→ **OBJECTIVE**: Reproduce every line of the records below without changing anything.

→ **DATA EXCERPTS**:
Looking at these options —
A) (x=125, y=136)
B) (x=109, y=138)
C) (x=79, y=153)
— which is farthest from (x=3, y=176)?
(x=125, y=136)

→ **FULL OUTPUT**:
Looking at these options —
A) (x=125, y=136)
B) (x=109, y=138)
C) (x=79, y=153)
— which is farthest from (x=3, y=176)?
(x=125, y=136)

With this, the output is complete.